- Requirements
Tally the lines of the data below that contain the string "closest", counting case as significant, and reply with only the number.

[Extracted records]
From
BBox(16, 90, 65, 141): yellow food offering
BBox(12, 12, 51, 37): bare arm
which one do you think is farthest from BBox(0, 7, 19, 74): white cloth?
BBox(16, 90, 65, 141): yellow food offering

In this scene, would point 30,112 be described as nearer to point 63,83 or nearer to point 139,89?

==

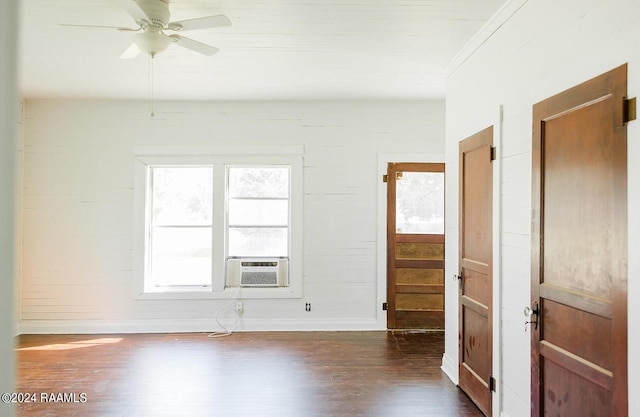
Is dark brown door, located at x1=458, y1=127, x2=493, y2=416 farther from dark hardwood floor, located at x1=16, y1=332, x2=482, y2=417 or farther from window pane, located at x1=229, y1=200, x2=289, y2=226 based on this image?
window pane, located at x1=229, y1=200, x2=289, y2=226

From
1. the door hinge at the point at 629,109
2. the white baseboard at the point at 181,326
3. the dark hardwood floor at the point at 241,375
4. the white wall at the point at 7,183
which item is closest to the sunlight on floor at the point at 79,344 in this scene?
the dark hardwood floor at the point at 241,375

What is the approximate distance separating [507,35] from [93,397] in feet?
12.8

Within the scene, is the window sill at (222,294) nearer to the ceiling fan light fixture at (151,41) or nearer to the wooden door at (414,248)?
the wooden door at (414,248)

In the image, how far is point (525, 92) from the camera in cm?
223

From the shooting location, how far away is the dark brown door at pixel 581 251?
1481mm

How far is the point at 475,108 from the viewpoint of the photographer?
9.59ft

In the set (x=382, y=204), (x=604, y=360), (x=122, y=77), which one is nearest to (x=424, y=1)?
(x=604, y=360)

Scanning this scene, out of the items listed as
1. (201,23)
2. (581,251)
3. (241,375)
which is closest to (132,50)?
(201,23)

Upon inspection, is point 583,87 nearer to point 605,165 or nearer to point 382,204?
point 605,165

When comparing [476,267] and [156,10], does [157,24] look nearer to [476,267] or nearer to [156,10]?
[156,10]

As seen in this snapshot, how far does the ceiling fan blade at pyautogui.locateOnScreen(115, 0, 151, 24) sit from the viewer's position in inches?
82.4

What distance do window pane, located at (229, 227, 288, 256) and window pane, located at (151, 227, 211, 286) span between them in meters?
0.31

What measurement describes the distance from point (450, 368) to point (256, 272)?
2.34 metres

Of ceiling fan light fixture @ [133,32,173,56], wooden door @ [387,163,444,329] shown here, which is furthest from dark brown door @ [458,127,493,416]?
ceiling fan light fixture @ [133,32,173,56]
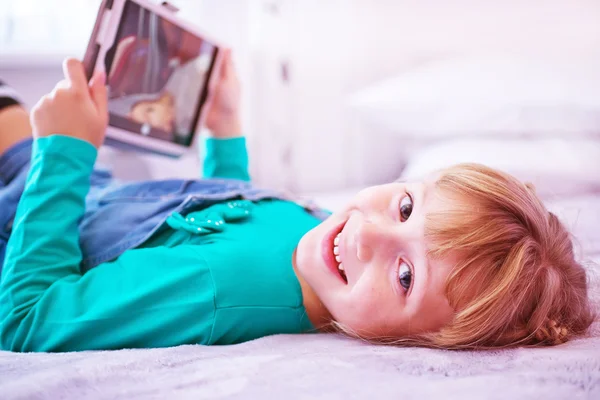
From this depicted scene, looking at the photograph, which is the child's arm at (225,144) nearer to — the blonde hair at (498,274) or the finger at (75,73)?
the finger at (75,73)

* * *

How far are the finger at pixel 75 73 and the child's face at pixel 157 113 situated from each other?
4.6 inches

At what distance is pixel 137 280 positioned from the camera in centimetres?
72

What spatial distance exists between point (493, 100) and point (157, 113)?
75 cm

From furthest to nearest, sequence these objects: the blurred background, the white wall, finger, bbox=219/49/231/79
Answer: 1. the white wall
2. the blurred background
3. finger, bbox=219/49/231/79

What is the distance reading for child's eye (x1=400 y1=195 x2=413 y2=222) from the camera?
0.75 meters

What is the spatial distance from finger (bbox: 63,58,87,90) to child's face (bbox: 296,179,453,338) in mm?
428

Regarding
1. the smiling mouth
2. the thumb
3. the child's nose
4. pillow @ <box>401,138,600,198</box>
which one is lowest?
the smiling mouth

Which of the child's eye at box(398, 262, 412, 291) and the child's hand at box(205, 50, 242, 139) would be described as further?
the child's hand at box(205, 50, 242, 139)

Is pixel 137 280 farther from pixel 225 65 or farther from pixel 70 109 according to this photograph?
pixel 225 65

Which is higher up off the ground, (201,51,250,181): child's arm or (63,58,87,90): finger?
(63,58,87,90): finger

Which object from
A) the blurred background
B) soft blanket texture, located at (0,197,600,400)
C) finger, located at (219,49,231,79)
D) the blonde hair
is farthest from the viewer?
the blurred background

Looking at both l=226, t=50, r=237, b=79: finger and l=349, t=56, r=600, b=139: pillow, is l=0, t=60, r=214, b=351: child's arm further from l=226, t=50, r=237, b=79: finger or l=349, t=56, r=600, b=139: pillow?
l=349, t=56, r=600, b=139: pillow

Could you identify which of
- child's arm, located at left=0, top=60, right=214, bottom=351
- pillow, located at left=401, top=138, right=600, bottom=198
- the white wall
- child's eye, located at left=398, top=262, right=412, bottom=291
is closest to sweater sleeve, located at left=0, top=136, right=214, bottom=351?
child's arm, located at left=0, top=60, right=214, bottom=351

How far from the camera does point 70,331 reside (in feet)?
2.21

- Complete response
3